It's simple: do something.

It's simple: do something.

If idle hands are the devil’s plaything, then consider me Miles Davis! Those who know me will not be surprised to hear that I am writing this from an airplane in between reviewing a script, moving a website, editing another script, and watching DP reels. And listening to Regina Spektor.

I’ve learned an incredible lesson about making it in this world. In fact, it might the single greatest lesson I have learned. It’s this: do something and get hired to do it again. When people want a certain result, they will look to others who have delivered it before, or are expected to deliver it in the future. There’s little further investigation about a person’s capabilities, because what better indication than what they have done before, people think. And with mostly good reason.

I see it in my own decisions as I look to hire a Director of Photography for my music video. I’m not going to choose someone based on talents they have not demonstrated when there are plenty of people desperate to work for free who have already demonstrated them.

The lesson came to me strikingly through web design. In February I completed work on Ted Hope’s shiny new blog, and he offered graciously to put my name on the bottom with a link that sends me an email with the subject line “I’d like to hire you!” No sooner did the blog get launched that I started to get emails.

Start a riot and people ask you to start another. Build a chess set and you are asked to build another, or someone asks you if you do backgammon too. So I’m in the web design business now. I swore to myself that I wouldn’t get into the web design business, but then I went and designed a website :-o. It’s not terribly challenging now that I’ve learned the basics (though is very fun when it is) and it certainly pays the bills.

But that’s what made me think, well what happens when I make a music video?

Projects /ˈpɻɑʤεkt/

I’m hoping to shoot our music video for Mark Williams Band’s song Wonderful in a few weeks – Mark and I are meeting about it next weekend. I posted an ad looking for a cinematographer to the film industry job search site Mandy.com and got 27 resumés. Now I’m contacting the applicants and discussing the project. We will try to shoot it on the Mark 7D or 5D (relatively cheap SLRs that produce absolutely beautiful images and have been used to make the SNL intro video.) They produce lovely film-like images, even in poor lighting. Our project is no-budget and will be shot outdoors so we need that kind of flexibility. No definitive word on the content of the video, but I’ll say for now that it involves not many clothes and a lot of paint.
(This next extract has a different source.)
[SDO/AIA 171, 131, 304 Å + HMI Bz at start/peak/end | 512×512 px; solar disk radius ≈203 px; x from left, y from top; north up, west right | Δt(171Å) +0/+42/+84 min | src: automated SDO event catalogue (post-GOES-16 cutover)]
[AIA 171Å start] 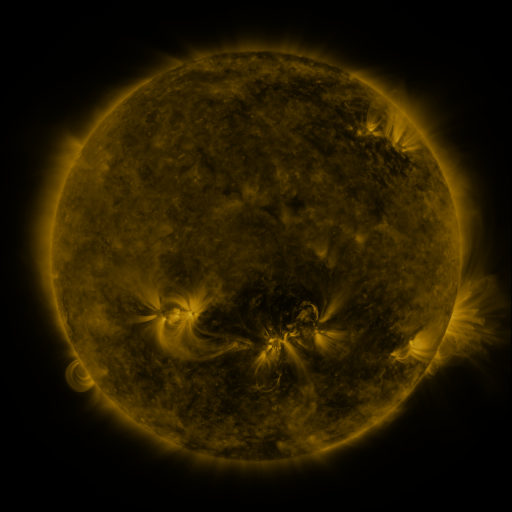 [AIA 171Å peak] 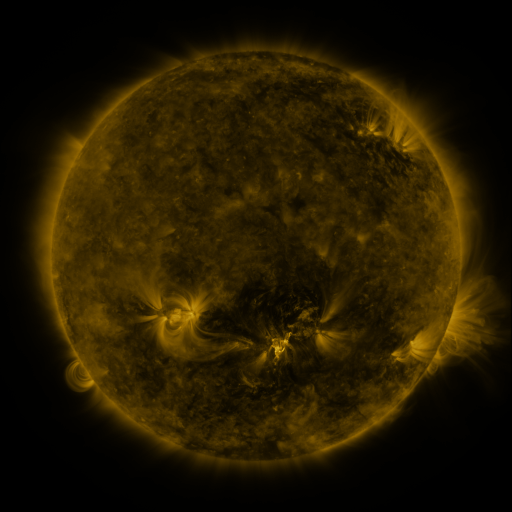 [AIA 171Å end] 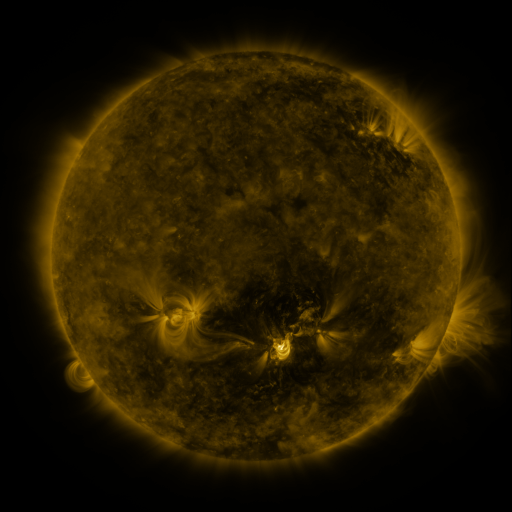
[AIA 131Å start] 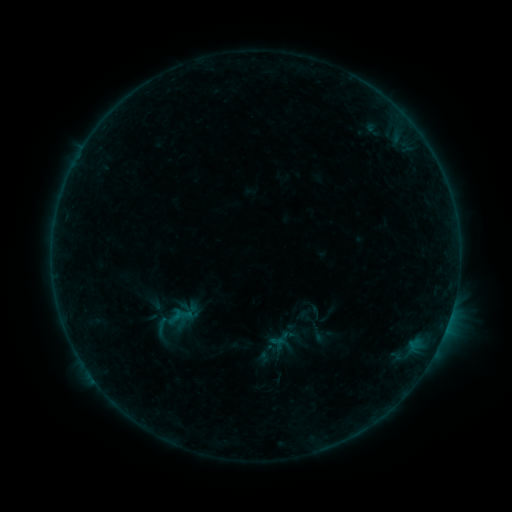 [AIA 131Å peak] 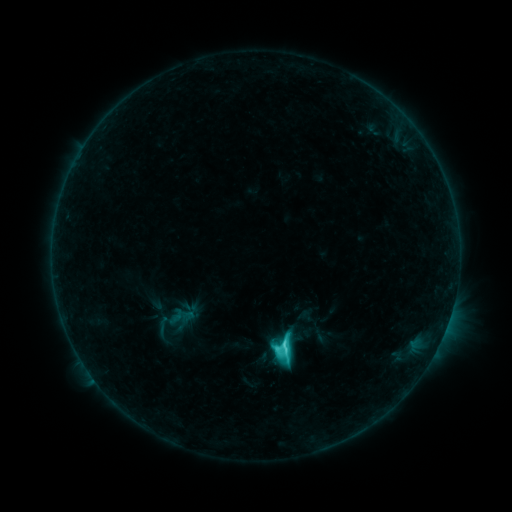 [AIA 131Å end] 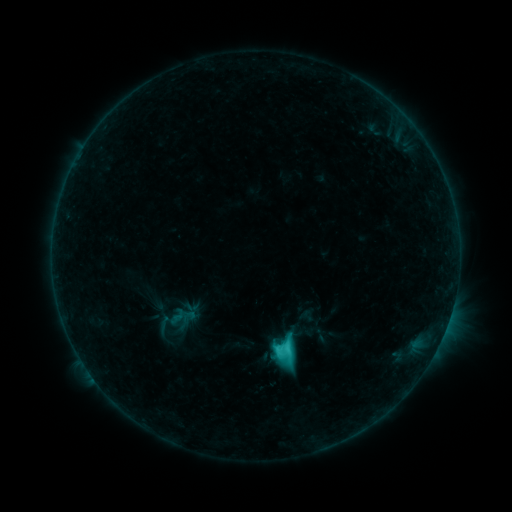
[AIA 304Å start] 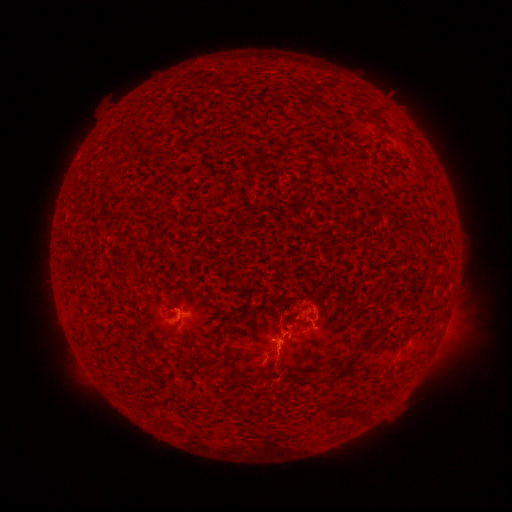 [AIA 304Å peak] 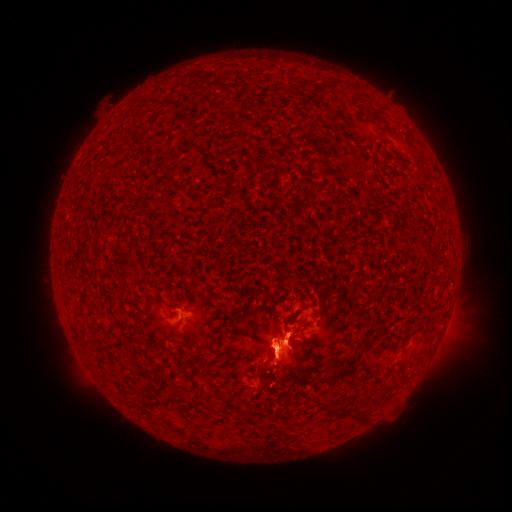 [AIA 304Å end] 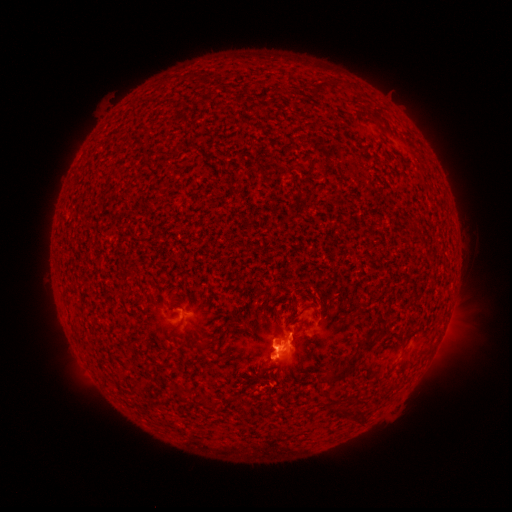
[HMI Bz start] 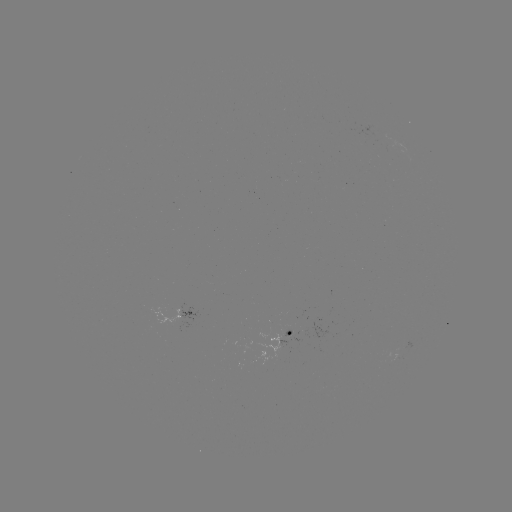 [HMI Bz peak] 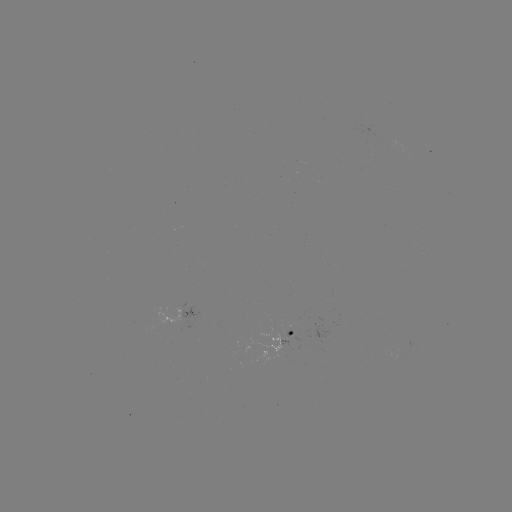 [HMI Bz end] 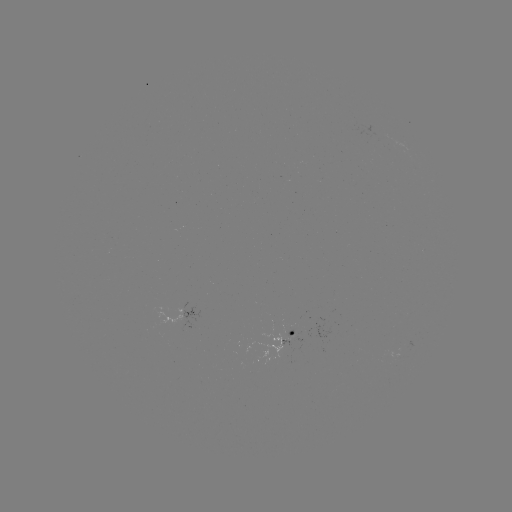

I also recently built the website for Peace After Marriage, a great indie film that begins shooting in a few weeks. The creatives (Ghazi, Faruk, and Bandar) are really funny and on point and it’s going to be a great film. The most exciting aspect of the site is my integration of Facebook’s new graph API. It felt odd to implement the tools while I have such rage over Facebook’s privacy policy, but I was sure to make the process entirely voluntary and upfront. There was a certain solace in writing <!– Implement evil Facebook tools –> before the code, though. Check it out – with a single click it grabs your email address through Facebook and subscribes you to the mailing list. I expect you’ll be seeing this a lot in the future, as any filmmaker will tell you that an email address is worth a lot, and it’s risky to rely on Facebook for a publicity strategy. Mailchimp, our email address provider, detects a user’s location and allows us to segment emails by particular cities or regions. Peace After Marriage’s presence will include an iPhone application, series of web video on YouTube, among others.)

I am also working with movie distribution superstar Vanessa Domico to revamp the site for her LGBT distribution company Outcast Films. One of their most recent films is Sex in an Epidemic, which details the rise of AIDS and the ugly culture of hate that grew around it. The changes I implement in the site will mostly be on the back end but there will be some cosmetic changes as well.